WCF Essentials—Names and namespaces
| CSharp-Online.NET:Articles |
| .NET Articles |
| © 2007 O'Reilly Media |
Names and namespaces
You can and should define a namespace for your contract. The contract namespace
serves the same purpose in WCF as it does in .NET programming: to scope a type of
contract and reduce the overall chance for a collision. You use the Namespace property
of the ServiceContract attribute to provide a namespace:
[ServiceContract(Namespace = "MyNamespace")] interface IMyContract {...}
Unspecified, the contract namespace defaults to http://tempuri.org. For outwardfacing
services you would typically use your company’s URL, and for intranet services
you can use any meaningful unique name, such as MyApplication.
By default, the exposed name of the contract will be the name of the interface used.
However, you could use an alias for a contract to expose a different name to the clients
in the metadata using the Name property of the ServiceContract attribute:
[ServiceContract(Name = "IMyContract")] interface IMyOtherContract {...}
In similar manner, the name of the publicly exposed operation defaults to the
method name, but you can use the Name property of the OperationContract attribute
to alias it to a different publicly exposed name:
[ServiceContract] interface IMyContract { [OperationContract(Name = "SomeOperation")] void MyMethod(string text); }
You will see a use for these properties in the next chapter.

Excerpts from a dataset:
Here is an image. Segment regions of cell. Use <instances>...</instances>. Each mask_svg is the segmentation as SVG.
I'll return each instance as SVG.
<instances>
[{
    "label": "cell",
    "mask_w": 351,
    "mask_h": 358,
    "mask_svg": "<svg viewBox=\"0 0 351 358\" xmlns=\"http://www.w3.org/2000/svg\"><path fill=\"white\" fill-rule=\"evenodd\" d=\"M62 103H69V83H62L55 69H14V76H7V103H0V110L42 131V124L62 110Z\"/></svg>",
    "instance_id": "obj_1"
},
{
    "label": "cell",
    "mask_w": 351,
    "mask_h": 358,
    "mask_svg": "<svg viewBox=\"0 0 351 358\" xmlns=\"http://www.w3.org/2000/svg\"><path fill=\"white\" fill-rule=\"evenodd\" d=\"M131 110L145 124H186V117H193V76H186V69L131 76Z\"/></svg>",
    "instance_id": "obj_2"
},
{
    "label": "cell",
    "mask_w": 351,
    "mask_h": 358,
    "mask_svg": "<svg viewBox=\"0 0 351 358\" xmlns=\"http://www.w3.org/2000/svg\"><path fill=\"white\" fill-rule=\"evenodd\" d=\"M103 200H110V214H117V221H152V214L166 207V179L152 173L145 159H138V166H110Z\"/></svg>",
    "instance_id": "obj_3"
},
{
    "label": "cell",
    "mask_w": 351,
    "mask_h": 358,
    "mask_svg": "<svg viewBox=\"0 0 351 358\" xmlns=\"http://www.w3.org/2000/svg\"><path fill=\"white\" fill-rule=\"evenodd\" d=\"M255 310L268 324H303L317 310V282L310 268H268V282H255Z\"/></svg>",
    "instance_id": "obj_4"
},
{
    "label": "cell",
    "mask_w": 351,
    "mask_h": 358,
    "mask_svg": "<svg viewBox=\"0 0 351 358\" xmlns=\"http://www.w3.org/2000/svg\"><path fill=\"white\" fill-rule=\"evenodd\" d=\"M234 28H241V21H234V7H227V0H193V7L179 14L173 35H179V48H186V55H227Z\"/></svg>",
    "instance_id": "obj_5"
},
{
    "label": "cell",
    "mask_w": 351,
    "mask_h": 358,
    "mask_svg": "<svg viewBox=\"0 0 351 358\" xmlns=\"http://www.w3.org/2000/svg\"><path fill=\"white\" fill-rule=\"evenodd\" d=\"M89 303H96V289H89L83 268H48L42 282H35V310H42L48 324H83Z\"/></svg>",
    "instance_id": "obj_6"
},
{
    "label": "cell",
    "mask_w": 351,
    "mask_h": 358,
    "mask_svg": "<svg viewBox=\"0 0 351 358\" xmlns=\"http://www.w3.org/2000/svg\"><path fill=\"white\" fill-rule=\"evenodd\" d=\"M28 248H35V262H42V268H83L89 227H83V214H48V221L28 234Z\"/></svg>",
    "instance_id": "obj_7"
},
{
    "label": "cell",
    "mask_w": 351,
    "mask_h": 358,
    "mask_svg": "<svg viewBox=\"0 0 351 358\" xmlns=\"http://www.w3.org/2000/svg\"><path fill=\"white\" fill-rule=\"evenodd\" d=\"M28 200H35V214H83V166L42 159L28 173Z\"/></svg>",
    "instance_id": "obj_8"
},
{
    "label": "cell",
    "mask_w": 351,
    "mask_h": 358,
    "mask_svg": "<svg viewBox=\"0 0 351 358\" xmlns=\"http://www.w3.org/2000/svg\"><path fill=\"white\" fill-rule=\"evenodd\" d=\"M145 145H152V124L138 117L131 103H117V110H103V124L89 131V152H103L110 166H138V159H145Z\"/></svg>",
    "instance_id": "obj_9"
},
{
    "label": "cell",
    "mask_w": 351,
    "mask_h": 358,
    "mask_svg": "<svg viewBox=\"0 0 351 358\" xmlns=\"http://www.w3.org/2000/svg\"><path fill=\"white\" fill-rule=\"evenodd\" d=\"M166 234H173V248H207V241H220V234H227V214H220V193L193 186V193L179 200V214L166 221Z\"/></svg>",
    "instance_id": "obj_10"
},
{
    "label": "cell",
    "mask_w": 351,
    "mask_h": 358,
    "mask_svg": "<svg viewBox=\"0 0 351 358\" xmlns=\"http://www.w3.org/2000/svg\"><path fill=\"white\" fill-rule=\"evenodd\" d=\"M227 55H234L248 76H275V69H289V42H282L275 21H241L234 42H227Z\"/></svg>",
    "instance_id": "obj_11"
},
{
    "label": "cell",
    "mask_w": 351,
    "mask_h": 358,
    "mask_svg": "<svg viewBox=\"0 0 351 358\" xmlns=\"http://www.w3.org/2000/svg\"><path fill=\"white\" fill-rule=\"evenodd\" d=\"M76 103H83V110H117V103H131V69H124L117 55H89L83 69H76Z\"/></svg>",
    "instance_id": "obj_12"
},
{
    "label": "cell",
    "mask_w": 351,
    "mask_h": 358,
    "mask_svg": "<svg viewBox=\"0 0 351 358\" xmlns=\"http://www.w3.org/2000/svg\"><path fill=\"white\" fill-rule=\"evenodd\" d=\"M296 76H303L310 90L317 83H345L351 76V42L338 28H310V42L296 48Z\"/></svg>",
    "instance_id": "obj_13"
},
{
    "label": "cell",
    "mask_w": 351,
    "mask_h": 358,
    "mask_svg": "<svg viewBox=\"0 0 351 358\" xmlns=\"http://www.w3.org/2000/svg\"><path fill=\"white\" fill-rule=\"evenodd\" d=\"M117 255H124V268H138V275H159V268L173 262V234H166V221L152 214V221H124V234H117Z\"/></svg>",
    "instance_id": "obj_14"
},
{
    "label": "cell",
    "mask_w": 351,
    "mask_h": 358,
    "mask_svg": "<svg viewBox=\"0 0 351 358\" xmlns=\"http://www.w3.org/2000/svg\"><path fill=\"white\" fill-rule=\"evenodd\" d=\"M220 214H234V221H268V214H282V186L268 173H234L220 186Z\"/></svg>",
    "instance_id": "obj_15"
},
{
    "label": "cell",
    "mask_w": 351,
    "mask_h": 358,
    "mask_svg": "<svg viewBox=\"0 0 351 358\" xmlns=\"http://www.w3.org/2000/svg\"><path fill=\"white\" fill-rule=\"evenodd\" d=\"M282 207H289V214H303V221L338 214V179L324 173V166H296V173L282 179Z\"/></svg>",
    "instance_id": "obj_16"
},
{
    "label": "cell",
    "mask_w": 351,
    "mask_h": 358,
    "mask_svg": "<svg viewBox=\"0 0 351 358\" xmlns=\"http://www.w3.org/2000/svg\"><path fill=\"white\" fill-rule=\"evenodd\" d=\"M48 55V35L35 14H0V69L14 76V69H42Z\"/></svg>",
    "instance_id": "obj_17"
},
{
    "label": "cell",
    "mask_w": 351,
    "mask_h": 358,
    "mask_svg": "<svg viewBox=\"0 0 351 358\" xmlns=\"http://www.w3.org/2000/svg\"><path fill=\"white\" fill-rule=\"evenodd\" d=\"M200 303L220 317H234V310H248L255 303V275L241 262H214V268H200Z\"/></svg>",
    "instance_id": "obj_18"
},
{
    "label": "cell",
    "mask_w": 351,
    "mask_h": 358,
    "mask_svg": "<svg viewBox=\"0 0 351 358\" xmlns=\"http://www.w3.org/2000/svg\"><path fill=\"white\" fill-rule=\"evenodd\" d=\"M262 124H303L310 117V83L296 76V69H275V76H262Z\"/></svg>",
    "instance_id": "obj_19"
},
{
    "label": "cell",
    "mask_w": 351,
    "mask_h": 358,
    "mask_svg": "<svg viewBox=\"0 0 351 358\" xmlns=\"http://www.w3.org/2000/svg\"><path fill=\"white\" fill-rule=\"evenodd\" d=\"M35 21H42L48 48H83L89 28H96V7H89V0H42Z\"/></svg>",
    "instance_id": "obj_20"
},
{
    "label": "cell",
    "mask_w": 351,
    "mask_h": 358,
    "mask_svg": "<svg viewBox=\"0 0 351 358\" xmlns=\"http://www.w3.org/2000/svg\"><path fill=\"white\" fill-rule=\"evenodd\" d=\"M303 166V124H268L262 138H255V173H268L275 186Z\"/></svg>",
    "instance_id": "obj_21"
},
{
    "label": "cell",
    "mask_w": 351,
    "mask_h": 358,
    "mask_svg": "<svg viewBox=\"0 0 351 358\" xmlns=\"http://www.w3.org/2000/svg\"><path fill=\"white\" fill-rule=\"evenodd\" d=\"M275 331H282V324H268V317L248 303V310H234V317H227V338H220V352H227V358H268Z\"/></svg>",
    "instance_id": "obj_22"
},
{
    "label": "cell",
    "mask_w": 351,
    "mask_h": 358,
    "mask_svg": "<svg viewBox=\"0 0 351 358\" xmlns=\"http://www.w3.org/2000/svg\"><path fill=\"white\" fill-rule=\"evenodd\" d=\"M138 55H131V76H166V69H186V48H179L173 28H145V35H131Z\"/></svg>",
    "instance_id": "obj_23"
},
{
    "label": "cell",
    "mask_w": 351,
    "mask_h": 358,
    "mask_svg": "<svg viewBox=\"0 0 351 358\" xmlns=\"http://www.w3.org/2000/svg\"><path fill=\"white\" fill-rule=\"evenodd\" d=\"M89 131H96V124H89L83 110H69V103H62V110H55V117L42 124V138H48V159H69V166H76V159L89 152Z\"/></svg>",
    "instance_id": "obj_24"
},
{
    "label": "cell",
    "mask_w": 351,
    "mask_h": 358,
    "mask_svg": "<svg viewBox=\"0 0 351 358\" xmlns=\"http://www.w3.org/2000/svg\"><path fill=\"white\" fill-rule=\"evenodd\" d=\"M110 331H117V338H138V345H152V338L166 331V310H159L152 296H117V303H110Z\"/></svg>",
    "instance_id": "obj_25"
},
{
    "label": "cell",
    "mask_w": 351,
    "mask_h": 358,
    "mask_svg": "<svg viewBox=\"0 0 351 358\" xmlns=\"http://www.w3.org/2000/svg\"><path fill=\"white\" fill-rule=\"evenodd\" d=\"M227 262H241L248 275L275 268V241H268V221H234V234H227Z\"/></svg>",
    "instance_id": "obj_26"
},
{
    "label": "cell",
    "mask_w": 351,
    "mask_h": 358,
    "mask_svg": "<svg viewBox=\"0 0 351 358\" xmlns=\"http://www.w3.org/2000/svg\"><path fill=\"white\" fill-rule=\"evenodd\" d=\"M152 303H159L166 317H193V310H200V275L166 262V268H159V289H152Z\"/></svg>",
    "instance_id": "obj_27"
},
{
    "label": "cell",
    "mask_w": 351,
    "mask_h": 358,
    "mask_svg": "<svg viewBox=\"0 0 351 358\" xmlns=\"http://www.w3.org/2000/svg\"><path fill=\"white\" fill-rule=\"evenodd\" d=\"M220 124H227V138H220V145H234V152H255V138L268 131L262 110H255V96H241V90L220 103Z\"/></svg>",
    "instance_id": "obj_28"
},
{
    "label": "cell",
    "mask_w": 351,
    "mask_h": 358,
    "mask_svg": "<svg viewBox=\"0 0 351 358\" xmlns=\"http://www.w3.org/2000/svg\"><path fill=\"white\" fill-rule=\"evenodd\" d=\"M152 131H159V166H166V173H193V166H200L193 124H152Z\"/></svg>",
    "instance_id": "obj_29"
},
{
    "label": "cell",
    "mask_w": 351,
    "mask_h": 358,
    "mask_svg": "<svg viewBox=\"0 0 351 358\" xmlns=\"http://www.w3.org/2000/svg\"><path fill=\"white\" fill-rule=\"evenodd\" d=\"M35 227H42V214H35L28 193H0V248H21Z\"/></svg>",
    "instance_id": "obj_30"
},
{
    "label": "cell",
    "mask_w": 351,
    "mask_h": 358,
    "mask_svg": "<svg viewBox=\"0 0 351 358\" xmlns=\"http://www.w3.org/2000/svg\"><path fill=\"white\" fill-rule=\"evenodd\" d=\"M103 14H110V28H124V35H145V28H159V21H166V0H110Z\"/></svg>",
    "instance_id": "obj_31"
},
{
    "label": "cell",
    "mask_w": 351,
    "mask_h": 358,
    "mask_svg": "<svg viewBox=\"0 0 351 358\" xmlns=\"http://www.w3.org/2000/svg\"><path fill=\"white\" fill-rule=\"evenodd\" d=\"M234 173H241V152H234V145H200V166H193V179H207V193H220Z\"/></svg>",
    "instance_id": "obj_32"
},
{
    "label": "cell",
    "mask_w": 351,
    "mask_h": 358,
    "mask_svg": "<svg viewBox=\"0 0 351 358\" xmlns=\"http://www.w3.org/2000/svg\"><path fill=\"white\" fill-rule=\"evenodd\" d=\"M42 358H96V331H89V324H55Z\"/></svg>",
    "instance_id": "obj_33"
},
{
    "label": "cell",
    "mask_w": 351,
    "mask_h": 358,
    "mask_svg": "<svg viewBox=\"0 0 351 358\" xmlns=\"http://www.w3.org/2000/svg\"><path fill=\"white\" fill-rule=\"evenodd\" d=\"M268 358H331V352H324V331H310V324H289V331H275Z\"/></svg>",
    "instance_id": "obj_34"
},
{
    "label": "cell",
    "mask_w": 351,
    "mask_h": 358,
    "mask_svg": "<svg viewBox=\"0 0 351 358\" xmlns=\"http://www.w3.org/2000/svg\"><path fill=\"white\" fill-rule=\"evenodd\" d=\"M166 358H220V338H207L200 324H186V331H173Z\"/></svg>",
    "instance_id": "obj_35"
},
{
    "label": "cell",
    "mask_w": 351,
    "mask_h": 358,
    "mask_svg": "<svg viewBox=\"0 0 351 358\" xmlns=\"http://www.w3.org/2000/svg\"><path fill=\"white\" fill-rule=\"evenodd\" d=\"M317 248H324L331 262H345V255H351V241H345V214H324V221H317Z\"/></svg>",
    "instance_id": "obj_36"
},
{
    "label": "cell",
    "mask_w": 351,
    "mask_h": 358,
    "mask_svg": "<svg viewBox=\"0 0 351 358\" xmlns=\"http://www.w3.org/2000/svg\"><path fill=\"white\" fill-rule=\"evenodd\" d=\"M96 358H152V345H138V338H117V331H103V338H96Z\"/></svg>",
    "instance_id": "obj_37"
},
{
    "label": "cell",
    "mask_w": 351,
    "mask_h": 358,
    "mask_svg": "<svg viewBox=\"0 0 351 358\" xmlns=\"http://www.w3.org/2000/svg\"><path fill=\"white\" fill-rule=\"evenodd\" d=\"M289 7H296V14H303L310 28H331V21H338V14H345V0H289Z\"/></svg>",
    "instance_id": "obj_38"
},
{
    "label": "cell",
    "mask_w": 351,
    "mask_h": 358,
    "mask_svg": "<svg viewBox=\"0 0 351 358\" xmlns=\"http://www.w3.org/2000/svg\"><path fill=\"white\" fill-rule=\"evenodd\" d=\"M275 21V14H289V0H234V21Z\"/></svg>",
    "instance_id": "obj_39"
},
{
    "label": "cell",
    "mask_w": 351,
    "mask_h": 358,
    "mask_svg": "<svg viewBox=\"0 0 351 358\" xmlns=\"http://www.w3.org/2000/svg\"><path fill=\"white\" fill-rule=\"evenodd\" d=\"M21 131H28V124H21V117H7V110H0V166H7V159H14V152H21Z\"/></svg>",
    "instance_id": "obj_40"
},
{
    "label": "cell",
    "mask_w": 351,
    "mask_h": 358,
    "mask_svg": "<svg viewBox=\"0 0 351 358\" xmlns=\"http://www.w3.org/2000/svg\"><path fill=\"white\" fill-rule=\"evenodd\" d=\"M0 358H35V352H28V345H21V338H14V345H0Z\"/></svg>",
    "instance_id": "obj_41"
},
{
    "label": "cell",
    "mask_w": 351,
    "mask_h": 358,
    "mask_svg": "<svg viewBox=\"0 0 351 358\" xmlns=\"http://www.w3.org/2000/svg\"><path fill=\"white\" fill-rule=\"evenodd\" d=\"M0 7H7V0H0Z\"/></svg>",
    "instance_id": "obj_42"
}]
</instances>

#### HOW TO COMPLETE THIS TASK
For each statement below, decide whether it agrees with the text on WCF names and namespaces, answering yes or no and quoting the deciding words. 1. A contract with no namespace given gets http://tempuri.org as its namespace. 2. The publicly exposed name of an operation must be its method name. 3. Intranet services must use the company's URL as the contract namespace.

#### WRITTEN SOLUTION
1. Yes: "Unspecified, the contract namespace defaults to http://tempuri.org."
2. No: "you can use the Name property of the OperationContract attribute to alias it to a different publicly exposed name"
3. No: "for intranet services you can use any meaningful unique name, such as MyApplication."